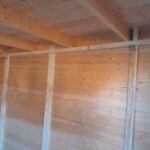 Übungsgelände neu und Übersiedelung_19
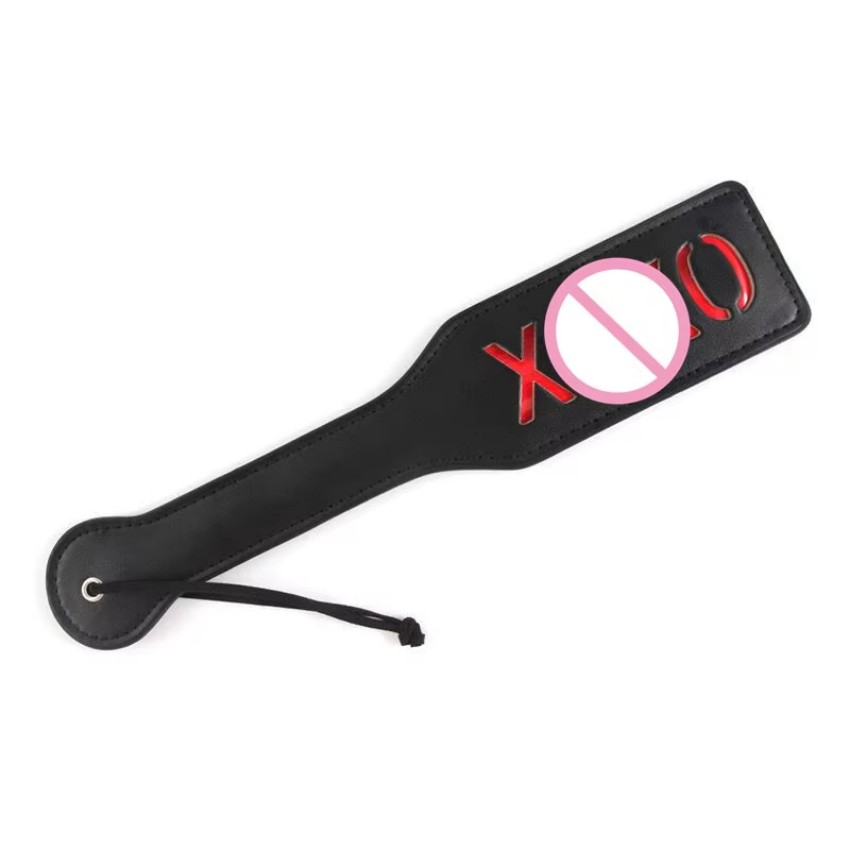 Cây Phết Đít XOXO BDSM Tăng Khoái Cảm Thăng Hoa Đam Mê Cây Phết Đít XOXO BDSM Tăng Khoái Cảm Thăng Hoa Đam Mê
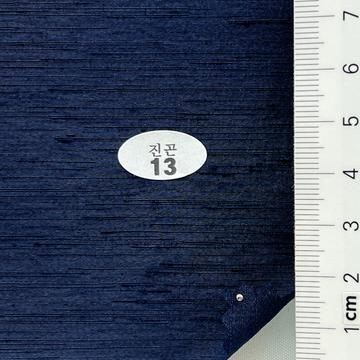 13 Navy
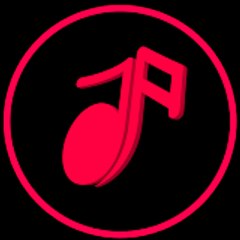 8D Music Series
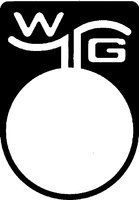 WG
■ ■ ■ ■ ■ ■ ■
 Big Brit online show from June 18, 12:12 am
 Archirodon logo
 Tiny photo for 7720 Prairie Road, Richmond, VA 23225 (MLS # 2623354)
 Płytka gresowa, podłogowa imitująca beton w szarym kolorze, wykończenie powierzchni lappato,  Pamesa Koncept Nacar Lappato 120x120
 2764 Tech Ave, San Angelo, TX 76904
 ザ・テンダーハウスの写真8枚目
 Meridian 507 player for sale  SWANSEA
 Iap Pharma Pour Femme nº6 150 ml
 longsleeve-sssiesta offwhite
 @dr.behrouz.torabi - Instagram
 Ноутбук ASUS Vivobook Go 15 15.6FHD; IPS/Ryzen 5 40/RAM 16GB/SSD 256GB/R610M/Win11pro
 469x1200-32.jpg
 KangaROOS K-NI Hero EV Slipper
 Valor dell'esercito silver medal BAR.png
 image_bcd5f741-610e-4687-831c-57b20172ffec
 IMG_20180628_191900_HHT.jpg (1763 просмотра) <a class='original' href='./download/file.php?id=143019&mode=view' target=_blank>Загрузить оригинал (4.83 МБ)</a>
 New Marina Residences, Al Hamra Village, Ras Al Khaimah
■ ■ ■ ■ ■ ■ ■
Rewrite the listing beginning at the line with "Big Brit online show from June 18, 12:12 am" and continuing through the line with "New Marina Residences, Al", putting "Sandal" in place of "Slipper" and leaving everything else as it is.

 Big Brit online show from June 18, 12:12 am
 Archirodon logo
 Tiny photo for 7720 Prairie Road, Richmond, VA 23225 (MLS # 2623354)
 Płytka gresowa, podłogowa imitująca beton w szarym kolorze, wykończenie powierzchni lappato,  Pamesa Koncept Nacar Lappato 120x120
 2764 Tech Ave, San Angelo, TX 76904
 ザ・テンダーハウスの写真8枚目
 Meridian 507 player for sale  SWANSEA
 Iap Pharma Pour Femme nº6 150 ml
 longsleeve-sssiesta offwhite
 @dr.behrouz.torabi - Instagram
 Ноутбук ASUS Vivobook Go 15 15.6FHD; IPS/Ryzen 5 40/RAM 16GB/SSD 256GB/R610M/Win11pro
 469x1200-32.jpg
 KangaROOS K-NI Hero EV Sandal
 Valor dell'esercito silver medal BAR.png
 image_bcd5f741-610e-4687-831c-57b20172ffec
 IMG_20180628_191900_HHT.jpg (1763 просмотра) <a class='original' href='./download/file.php?id=143019&mode=view' target=_blank>Загрузить оригинал (4.83 МБ)</a>
 New Marina Residences, Al Hamra Village, Ras Al Khaimah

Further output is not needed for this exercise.